Sometime in November 1998 I sat down in the computer lab at the college I was going to at the time, signed up to Geocities (remember them?), and got busy creating what is now, 13 years later, this website.

The glory years of that first version of the website were roughly 1998-2003, with content for most of the Ground Zero Games science fiction rules as well as 15mm fantasy gaming. I still own all those figures and rules, although some of them haven’t had an outing in longer than I care to think about…

I did very, very little gaming from about 2003/2004 to 2008, although I did maintain the site, and moved it to the current warbard.ca URL in August 2004. I knew people were using the site, I’d get a couple of emails a month about it, so it wasn’t going anywhere, but I wasn’t adding to it.

In 2008 I got myself over to Trumpeter Salute 2008 in Vancouver, discovered 28mm pulp adventure gaming, and was back into gaming with a bang! The site had to wait a bit longer for a proper revival, though, being rebuilt in the fall of 2010 in it’s current WordPress-based form, and “officially” reopened in January 2011.

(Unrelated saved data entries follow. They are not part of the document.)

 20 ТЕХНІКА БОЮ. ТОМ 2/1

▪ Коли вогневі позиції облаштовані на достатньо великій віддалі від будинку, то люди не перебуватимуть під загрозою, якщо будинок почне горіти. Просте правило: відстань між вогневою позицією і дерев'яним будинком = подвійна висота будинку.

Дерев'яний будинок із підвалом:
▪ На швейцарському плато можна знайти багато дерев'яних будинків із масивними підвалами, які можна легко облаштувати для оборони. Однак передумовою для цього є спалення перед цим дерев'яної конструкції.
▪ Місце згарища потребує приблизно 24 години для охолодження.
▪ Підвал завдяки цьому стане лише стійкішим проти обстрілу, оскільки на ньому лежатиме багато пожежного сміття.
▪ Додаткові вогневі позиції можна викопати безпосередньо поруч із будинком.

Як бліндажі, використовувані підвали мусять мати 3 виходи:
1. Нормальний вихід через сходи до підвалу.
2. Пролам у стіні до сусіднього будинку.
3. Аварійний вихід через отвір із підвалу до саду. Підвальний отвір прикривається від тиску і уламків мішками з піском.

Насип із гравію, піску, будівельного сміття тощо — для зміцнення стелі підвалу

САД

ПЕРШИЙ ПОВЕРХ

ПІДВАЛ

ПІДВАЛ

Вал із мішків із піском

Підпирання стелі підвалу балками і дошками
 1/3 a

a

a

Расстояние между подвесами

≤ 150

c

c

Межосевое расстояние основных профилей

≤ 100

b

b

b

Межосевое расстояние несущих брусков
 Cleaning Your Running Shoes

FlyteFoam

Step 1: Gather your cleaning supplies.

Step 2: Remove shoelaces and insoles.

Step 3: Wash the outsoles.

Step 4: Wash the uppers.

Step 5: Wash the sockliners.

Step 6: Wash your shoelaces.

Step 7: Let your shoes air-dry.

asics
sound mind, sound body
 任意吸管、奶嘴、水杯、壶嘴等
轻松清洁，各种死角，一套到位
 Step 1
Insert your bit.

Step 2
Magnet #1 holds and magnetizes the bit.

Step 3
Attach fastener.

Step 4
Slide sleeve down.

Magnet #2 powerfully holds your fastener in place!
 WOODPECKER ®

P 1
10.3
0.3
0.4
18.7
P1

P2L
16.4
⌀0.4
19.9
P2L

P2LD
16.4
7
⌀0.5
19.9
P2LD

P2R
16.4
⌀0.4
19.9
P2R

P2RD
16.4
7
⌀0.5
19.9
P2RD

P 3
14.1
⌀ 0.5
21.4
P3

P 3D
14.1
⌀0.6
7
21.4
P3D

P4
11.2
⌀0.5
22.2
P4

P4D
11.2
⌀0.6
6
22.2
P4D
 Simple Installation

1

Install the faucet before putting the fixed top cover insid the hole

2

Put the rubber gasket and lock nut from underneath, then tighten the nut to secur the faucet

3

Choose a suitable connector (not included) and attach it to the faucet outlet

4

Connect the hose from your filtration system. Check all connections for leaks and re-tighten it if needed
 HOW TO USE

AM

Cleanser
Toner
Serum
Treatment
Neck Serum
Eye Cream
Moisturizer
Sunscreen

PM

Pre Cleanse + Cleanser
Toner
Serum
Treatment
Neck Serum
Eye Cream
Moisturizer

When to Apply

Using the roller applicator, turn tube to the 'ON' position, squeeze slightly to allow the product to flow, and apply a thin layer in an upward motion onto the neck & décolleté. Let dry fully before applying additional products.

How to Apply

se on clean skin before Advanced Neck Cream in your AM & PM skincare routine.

(More about the site can, if you really want to read it, be found over on our About page.)

So, here’s to many more years of this nonsense, in whatever form it takes!

Messrs. Clarke & von Clausewitz

“Everything is very simple in War, but the simplest thing is difficult.” — Carl von Clausewitz, On War

Richard Clarke of TooFatLardies has written a fascinating post over on his Lard Island blog about friction in games and in reality. Short version: real war is full of things going pear shaped; most gaming systems aren’t. Go read the full article, I’m doing it a terrible disservice with my one-line smartass summary!

Should you want to read old von Clausewitz yourself, Project Gutenburg has an English translation of On War, Vol. One free to download. The short chapter Richard refers to in his post is Chapter VII. Friction In War — even for those of us with short attention spans, well worth a read!

This counts as another prod to get more figures painted for Through the Mud and the Blood, too!